| Description of the task |
In the forum thread below about Filebeat and Logstash, transcribe the stretch from "So we are using" through "half idle) ." without altering a character.

| Text under study |
☆ ☆ ☆
Hi!
So we are using the following chain:
Filebeats, that run in a K8s cluster (1 Filebeat instance on each k8s worker node) ->
2 Logstash nodes behind AWS ALB ->
Elastic search cluster
Everything works pretty well. But when the log volume is high quite often files in Filebeat queue.disk folder start piling up till we reach queue.disk.max_size .
Don't see any CPU iowaits on K8s nodes, plenty of CPU resources available. No CPU/Memory limits for Filebeat pod.
At the same time on both Logstash nodes persisted queue remains relatively empty. Logstash nodes are not loaded (CPU is mostly half idle) .
logstash.yml
path.data: /var/lib/logstash
pipeline.workers: 33
# we played with different batch sizes values here
pipeline.batch.size: 131072
path.config: /etc/logstash/conf.d
queue.type: persisted
queue.max_bytes: 310gb
dead_letter_queue.enable: true
dead_letter_queue.max_bytes: 35gb
path.dead_letter_queue: /var/lib/logstash/dead_letter_queue
path.logs: /var/log/logstash
log.level: info
http.host: 0.0.0.0
Logstash jvm.options:
-Xms60g
-Xmx60g
-Djava.awt.headless=true
-Dfile.encoding=UTF-8
-Djruby.compile.invokedynamic=true
-Djruby.jit.threshold=0
-Djruby.regexp.interruptible=true
-XX:+HeapDumpOnOutOfMemoryError
-Djava.security.egd=file:/dev/urandom
filebeat.yml
filebeat.inputs:
- type: container
stream: all
paths:
- "/var/log/containers/*.log"
☆ ☆ ☆
| Given material |
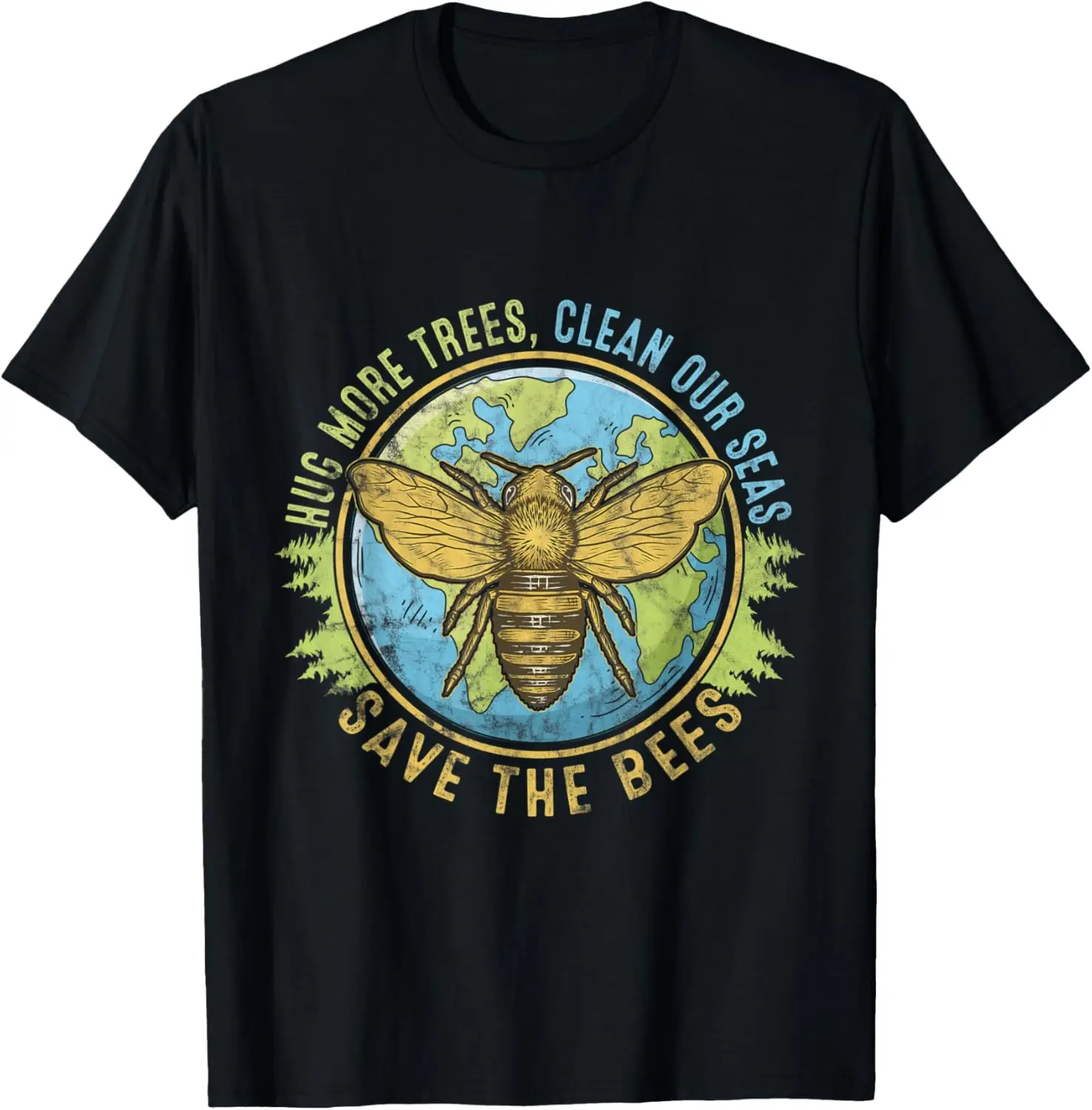 Hug More Trees Clean Our Seas Save The Bees Earth Day T-Shirt 100% Cotton Trendy Y2K Short-Sleeve Tee – Soft, Quick-Drying, & Moisture-Wicking; Ideal for Sports or Casual Wear; Great Gift for Christmas or Halloween. Environmental.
☆ ☆ ☆
| Reply |
So we are using the following chain:
Filebeats, that run in a K8s cluster (1 Filebeat instance on each k8s worker node) ->
2 Logstash nodes behind AWS ALB ->
Elastic search cluster
Everything works pretty well. But when the log volume is high quite often files in Filebeat queue.disk folder start piling up till we reach queue.disk.max_size .
Don't see any CPU iowaits on K8s nodes, plenty of CPU resources available. No CPU/Memory limits for Filebeat pod.
At the same time on both Logstash nodes persisted queue remains relatively empty. Logstash nodes are not loaded (CPU is mostly half idle) .